E nel corso degli interventi c’è chi ha puntato l’attenzione sulla necessità di «superare i campanilismo poiché solo in questo modo si può mettere in campo un progetto comune e “aggirare” i tanti ostacoli reali», come Roberto Grassi di Confindustria Varese.

E chi ha smontato alcune questioni che nel dibattito economico e politico hanno ormai raggiunto l’aurea mitologica. Uno tra tutti quello degli stipendi alti oltre confine. «Che – ha puntualizzato il presidente di Camera di Commercio Mauro Vitiello – sono in molti casi più vantaggiosi dei nostri. Ma cerchiamo di comprendere il motivo. Ai livelli più elevati ad esempio si equivalgono ai nostri. A fare la differenza quindi è la fiscalità e la nostra incide tantissimo».

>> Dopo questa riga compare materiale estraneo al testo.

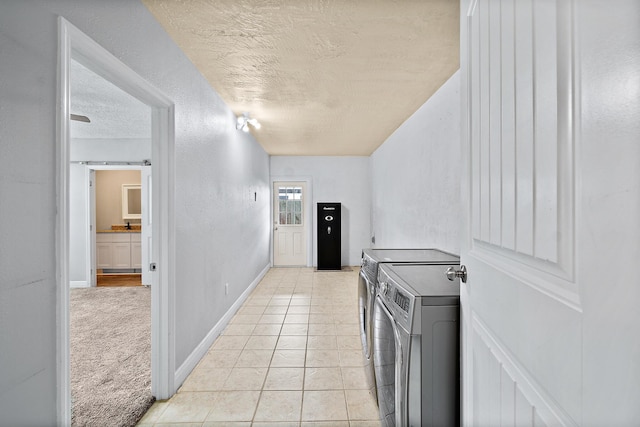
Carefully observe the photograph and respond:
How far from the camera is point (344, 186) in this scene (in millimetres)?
6559

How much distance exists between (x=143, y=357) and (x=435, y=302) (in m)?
2.46

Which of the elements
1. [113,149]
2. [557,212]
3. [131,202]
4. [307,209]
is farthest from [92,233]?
[557,212]

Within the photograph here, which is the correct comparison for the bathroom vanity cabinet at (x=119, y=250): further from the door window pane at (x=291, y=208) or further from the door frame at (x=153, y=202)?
the door frame at (x=153, y=202)

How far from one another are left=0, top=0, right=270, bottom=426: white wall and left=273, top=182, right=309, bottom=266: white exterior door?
13.2ft

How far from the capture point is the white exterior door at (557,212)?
0.45 m

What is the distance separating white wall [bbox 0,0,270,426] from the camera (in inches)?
38.0

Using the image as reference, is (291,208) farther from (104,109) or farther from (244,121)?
(104,109)

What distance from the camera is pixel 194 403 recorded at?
1.98m

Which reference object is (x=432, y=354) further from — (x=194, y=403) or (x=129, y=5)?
(x=129, y=5)

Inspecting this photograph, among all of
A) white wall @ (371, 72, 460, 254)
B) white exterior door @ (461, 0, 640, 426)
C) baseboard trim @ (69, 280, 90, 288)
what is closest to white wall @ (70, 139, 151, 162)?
baseboard trim @ (69, 280, 90, 288)

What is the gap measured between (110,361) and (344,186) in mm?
4946

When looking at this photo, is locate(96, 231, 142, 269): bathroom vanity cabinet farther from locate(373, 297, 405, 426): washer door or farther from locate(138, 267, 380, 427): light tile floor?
locate(373, 297, 405, 426): washer door

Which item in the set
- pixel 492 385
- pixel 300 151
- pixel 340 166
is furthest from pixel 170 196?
pixel 340 166

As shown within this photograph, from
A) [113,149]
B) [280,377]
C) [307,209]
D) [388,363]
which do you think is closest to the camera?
[388,363]
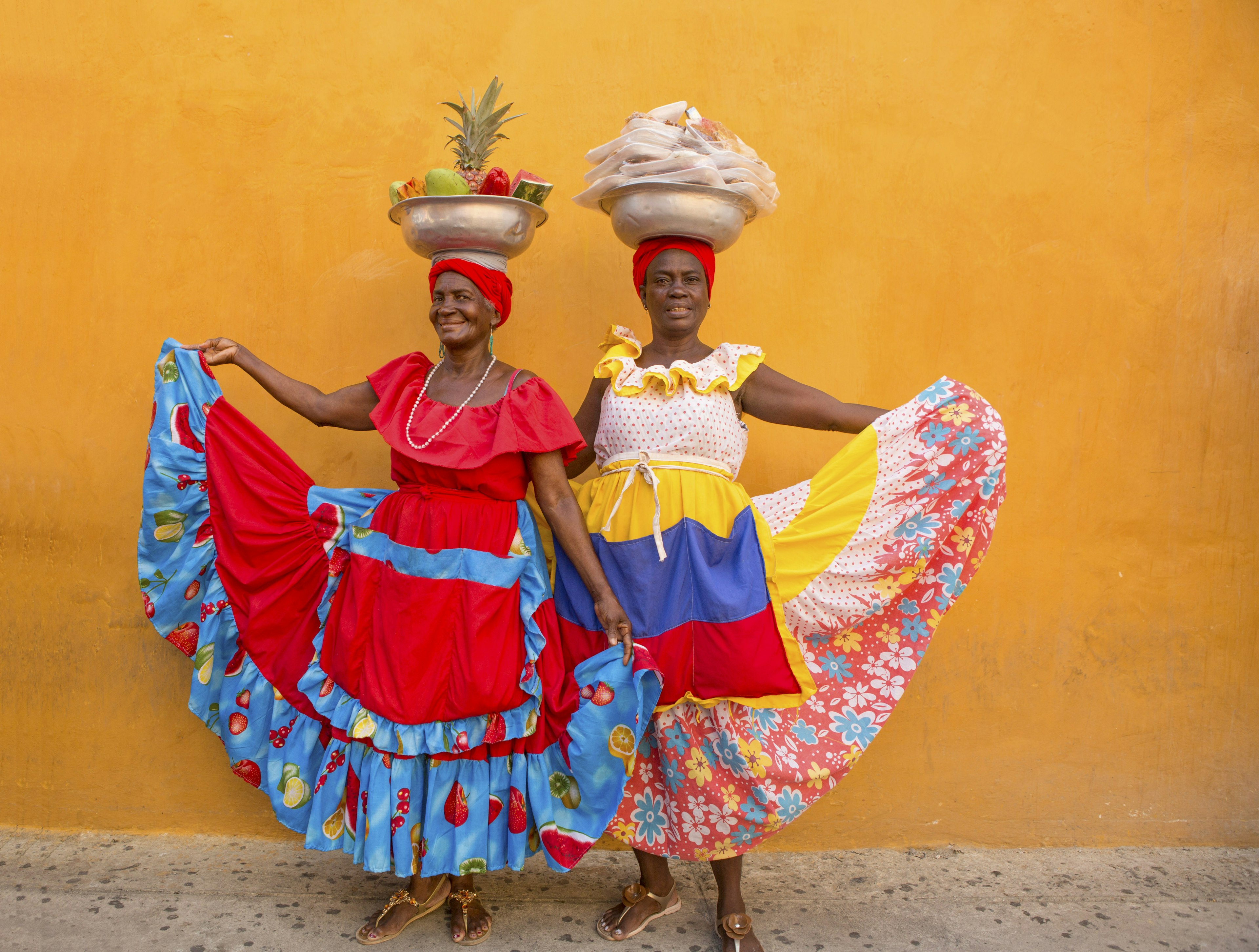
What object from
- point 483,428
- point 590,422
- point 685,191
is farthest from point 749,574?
point 685,191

Non solo, Vitiello ha anche portato l’esempio della sua azienda: «Il lavoro da frontaliere non attira molto i giovani. Le nuove generazioni oggi non hanno come unico obiettivo quello salariale, alle aziende chiedono altro. E se le realtà italiane fossero in grado di offrire più “qualità di vita” anche sul posto di lavoro diventerebbero concorrenti a chi offre salari migliori. Il problema nostro, italiano, è anche l’attrattività».

Anche gli svizzeri non sono “perfetti”

E oltre confine non sono tutte rose e fiori. E sono stati gli interventi dei ticinesi a sottolinearlo. Oliviero Pesenti dell’Associazione industriali ticinesi ha affermato che «senza i frontalieri italiani la nostra economia sarebbe a zero. E il limite per la crescita della Città dei Laghi è la frontiera. Senza quel confine saremmo la regione più avanzata d’Europa e non solo. Qui ci sono tutte le condizioni per garantire uno sviluppo di quest’area e ricchezza e benessere per chi ci vive».

La frontiera certo, ma dove sta l’intoppo? Ed è lo stesso Pesenti a rivelarlo senza puntare l’indice: «Roma e Berna, finché non si parlano e non si mettono attorno a un tavolo la Città dei Laghi rimarrà un’utopia».